**Directions for this task:** Reproduce, word for word, the part of the passage on Kharouf's residency case that opens with the words containing "Kharouf and Lustigman" and closes with "grant him residency.".

[Provided text — start]

After arriving in Jerusalem over 12 years prior, his parents tried to meet all the requirements demanded by immigration policies in order to win “legal status” as Palestinians within the city. Yet still, their then-18-year-old son was refused residency papers. When Kharouf tried again in 2014 and 2016, he was again refused for “security reasons.”

Adi Lustigman, Kharouf's attorney, said, "He had an interim order during some periods, but the rest of the times he has just managed, like many other stateless and status-less Jerusalemites do.”

Kharouf and Lustigman believe the rejection may be due to his work as a journalist, documenting human rights abuses. Then, when Kharouf objected to the Israeli ministry’s decision, he was arrested and imprisoned. Now he faces deportation, however dozens of international rights groups have jumped to his assistance, urging state authorities to grant him residency.

[Provided text — finish]
[Listed records — start]

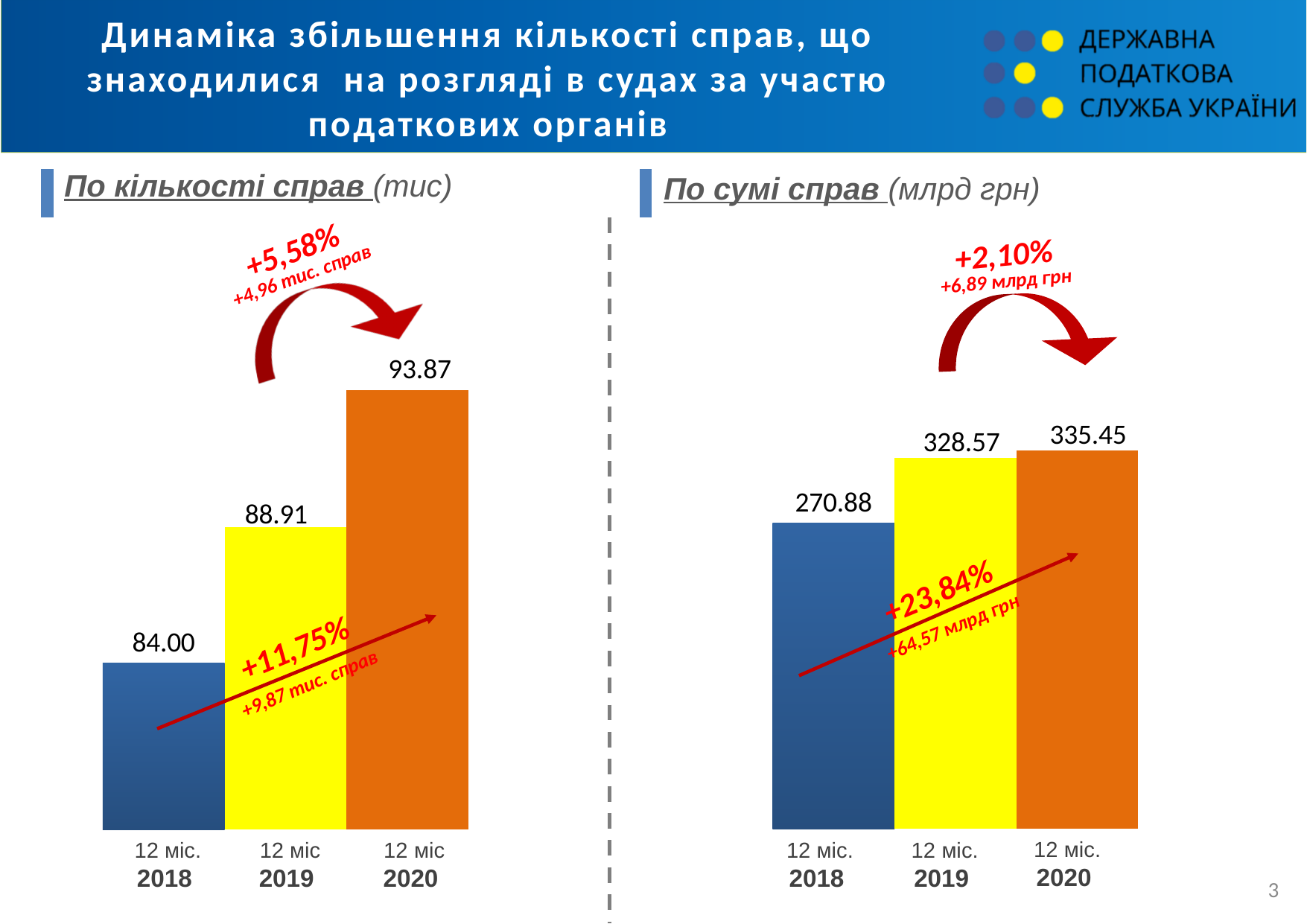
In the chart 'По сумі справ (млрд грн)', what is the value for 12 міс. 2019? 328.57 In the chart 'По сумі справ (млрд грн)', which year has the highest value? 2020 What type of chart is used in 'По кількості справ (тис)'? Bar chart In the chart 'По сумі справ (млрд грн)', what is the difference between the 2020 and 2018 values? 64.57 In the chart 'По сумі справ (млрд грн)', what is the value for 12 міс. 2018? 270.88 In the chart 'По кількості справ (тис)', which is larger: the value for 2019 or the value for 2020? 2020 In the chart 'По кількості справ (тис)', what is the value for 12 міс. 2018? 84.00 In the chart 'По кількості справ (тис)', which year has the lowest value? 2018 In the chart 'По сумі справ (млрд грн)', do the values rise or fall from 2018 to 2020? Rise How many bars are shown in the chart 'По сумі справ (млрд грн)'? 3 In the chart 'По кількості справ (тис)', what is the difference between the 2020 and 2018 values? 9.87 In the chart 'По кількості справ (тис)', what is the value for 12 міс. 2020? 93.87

[Listed records — finish]
[Listed records — start]

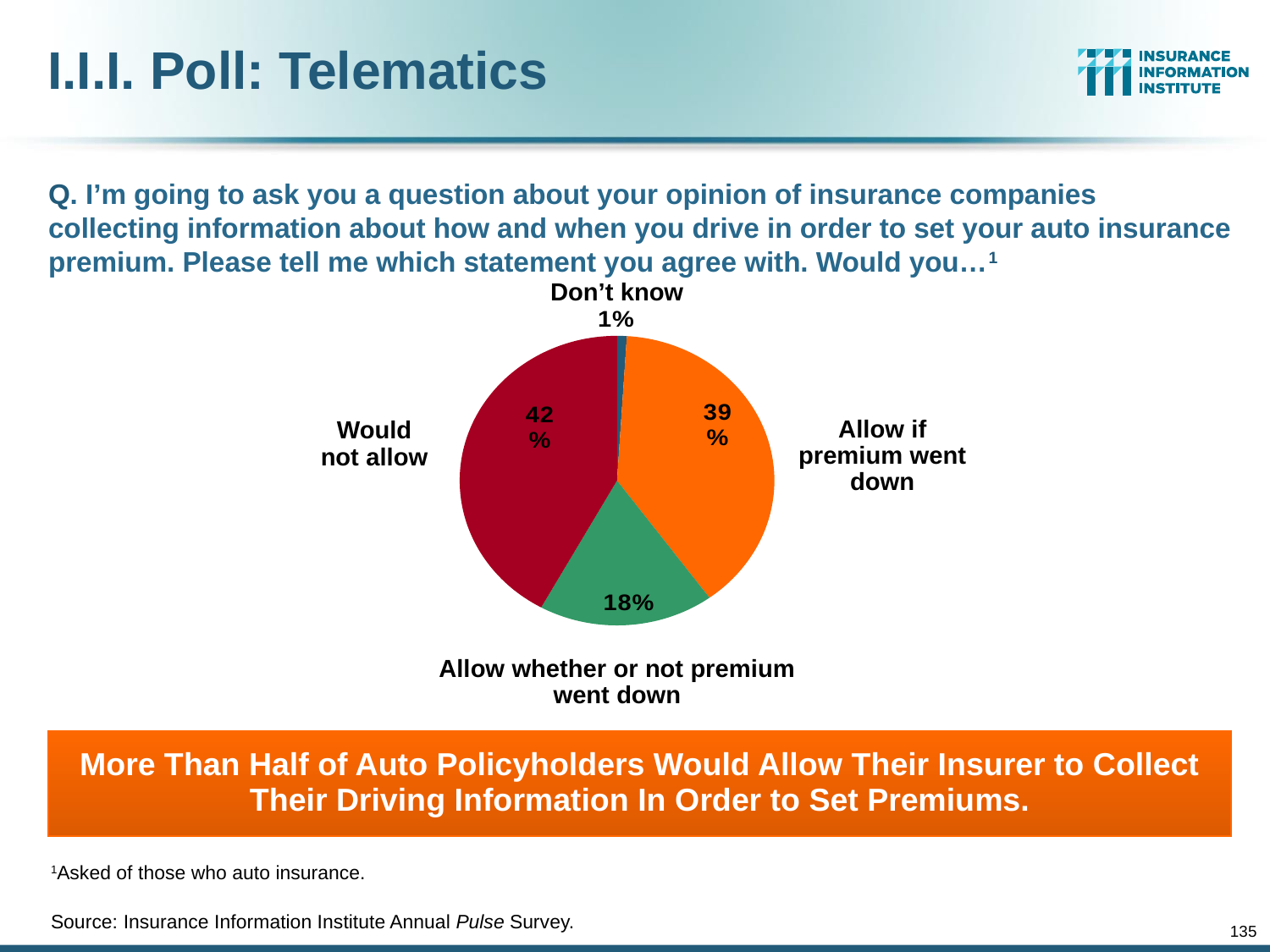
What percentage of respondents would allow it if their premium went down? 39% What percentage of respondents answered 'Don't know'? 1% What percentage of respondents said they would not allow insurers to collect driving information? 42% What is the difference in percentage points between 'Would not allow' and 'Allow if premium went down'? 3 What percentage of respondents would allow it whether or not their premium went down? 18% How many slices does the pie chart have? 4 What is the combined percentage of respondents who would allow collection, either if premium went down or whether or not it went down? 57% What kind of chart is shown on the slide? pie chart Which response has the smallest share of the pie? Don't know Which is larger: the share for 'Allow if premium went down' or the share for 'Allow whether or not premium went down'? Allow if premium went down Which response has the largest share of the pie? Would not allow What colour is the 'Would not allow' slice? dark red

[Listed records — finish]
[Listed records — start]

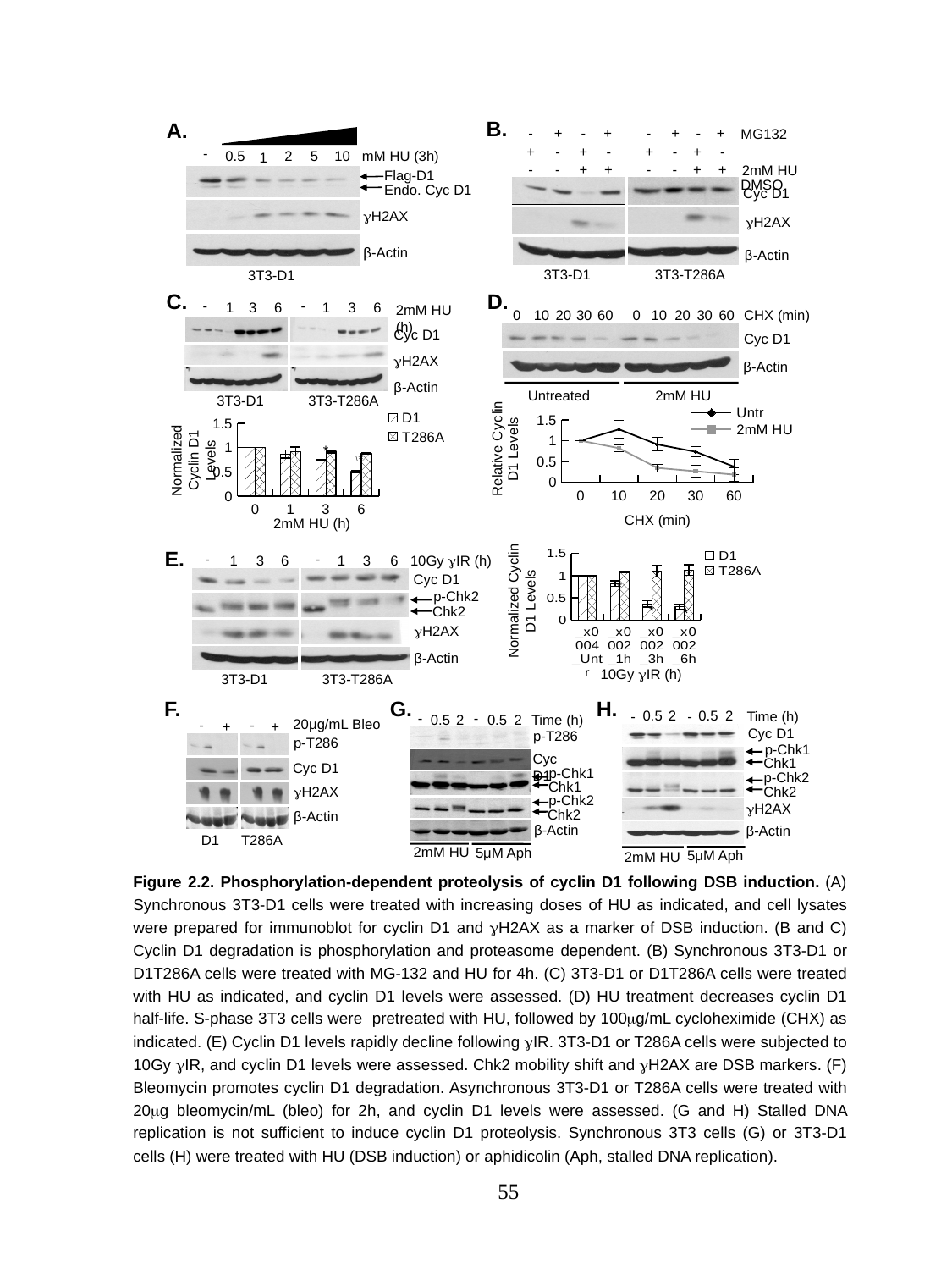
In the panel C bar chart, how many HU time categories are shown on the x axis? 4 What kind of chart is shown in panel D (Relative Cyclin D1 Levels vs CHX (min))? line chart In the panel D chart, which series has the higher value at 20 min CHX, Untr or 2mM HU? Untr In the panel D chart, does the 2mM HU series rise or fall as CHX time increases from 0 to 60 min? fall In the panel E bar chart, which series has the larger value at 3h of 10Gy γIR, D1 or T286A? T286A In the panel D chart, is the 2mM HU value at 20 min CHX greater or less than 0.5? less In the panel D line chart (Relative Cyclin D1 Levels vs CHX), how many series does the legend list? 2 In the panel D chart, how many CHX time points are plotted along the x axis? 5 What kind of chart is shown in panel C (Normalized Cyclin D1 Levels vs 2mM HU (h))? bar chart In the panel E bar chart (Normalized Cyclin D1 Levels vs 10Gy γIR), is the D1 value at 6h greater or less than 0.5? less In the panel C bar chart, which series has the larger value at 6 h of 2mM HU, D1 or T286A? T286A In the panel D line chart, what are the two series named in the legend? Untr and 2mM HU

[Listed records — finish]

**Solution:**
Kharouf and Lustigman believe the rejection may be due to his work as a journalist, documenting human rights abuses. Then, when Kharouf objected to the Israeli ministry’s decision, he was arrested and imprisoned. Now he faces deportation, however dozens of international rights groups have jumped to his assistance, urging state authorities to grant him residency.